The best case would be to write the string once, so I thought of a string table placed at the end of the file, each string is stored with an unique integer key. I haven't found any stardardized implementation of a string table so I've made my own.

I've made a struct that implements a dynamic set of entries, each entry contains the string with his hash and a generated unique key. The hash algorithm is really stupid, it adds the first 50 characters into one big number and collision are handled by comparing two strings with matching hashes, it's good enough.
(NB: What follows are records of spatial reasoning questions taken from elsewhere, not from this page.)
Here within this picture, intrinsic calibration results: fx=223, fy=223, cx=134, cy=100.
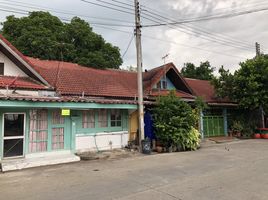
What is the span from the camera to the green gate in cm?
1719

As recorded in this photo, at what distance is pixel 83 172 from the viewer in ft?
25.5

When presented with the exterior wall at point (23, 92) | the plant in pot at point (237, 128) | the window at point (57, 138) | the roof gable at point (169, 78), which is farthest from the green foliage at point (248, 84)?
the exterior wall at point (23, 92)

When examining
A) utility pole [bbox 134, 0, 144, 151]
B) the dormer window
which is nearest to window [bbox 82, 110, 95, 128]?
utility pole [bbox 134, 0, 144, 151]

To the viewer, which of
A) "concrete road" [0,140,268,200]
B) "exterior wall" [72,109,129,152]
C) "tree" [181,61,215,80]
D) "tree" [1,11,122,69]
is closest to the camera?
"concrete road" [0,140,268,200]

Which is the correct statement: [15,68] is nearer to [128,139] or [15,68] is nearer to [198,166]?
[128,139]

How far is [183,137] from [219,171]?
4311 millimetres

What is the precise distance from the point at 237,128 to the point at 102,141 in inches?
460

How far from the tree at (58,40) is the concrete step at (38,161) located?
8428mm

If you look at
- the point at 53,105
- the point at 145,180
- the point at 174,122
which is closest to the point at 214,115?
the point at 174,122

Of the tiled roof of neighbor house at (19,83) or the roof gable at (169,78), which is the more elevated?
the roof gable at (169,78)

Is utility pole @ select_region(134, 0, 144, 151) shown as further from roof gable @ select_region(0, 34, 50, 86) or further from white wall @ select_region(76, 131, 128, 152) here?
roof gable @ select_region(0, 34, 50, 86)

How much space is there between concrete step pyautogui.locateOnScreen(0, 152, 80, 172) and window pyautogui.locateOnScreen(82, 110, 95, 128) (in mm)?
1662

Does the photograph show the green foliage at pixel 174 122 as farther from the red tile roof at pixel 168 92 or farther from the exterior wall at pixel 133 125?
the red tile roof at pixel 168 92

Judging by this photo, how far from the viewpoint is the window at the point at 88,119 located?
11.4m
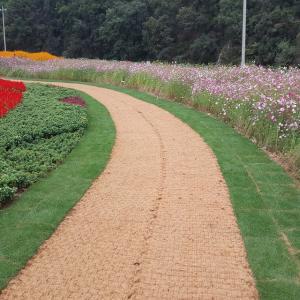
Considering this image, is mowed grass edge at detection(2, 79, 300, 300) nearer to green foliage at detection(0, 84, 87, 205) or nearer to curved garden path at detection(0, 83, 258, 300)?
curved garden path at detection(0, 83, 258, 300)

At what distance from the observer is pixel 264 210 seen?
17.6 ft

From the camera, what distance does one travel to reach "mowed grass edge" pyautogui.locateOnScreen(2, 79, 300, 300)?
392 centimetres

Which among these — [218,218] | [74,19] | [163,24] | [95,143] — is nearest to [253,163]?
[218,218]

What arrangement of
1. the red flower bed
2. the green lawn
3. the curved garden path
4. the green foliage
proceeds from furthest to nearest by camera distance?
the red flower bed → the green foliage → the green lawn → the curved garden path

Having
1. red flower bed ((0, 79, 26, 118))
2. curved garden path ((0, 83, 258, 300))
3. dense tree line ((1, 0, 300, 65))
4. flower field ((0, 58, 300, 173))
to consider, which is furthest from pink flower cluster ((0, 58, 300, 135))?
dense tree line ((1, 0, 300, 65))

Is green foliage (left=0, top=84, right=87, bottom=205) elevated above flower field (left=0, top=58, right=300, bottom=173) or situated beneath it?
situated beneath

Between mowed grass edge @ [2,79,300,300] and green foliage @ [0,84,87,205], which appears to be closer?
mowed grass edge @ [2,79,300,300]

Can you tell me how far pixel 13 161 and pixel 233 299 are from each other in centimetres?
495

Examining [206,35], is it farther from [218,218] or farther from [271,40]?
[218,218]

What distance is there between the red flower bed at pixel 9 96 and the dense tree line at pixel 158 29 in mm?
22881

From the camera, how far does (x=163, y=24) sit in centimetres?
4647

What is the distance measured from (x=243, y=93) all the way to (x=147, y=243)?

the structure looks like this:

struct sentry_s
{
    char *value;
    uint32_t key, key_hash;
    size_t use_count; // when hit zero entry is removed.
}

// a SET that store unique strings with a key.
struct stable_s
{
    struct sentry_s *entries;
    size_t count, capacity;
}

// actual func names are longer, ofc.
struct sentry_s* tput (struct stable_s *table, char *string);
struct sentry_s* tget (struct stable_s *table, uint32_t key);
void trem (struct stable_s *table, uint32_t key);

I do really like this structure because I can use binary search to increase speed for one of these things:

  • Order the array by keys will increase reading and erase speed by his key.
  • Order the array by hash will increase inserting speed by the string value.

I want to increase reading speed to prioritize the game loading these levels.

The question

I came here to ask if there is a better implementation for a string table, what would other devs do? Do exists papers that specify a standardized string table? Could this structure be improved to be both fast at reading and writing?

I'm interested on the topic and it's not the first time I've seen the use string tables, for example compiled code have a string table for static strings.

The actual question: Is the above diatribe from:

  1. Markov chain
  2. Generative AI
  3. College Dare bet .

I'm developing a C library to write a custom binary format to store levels for a game.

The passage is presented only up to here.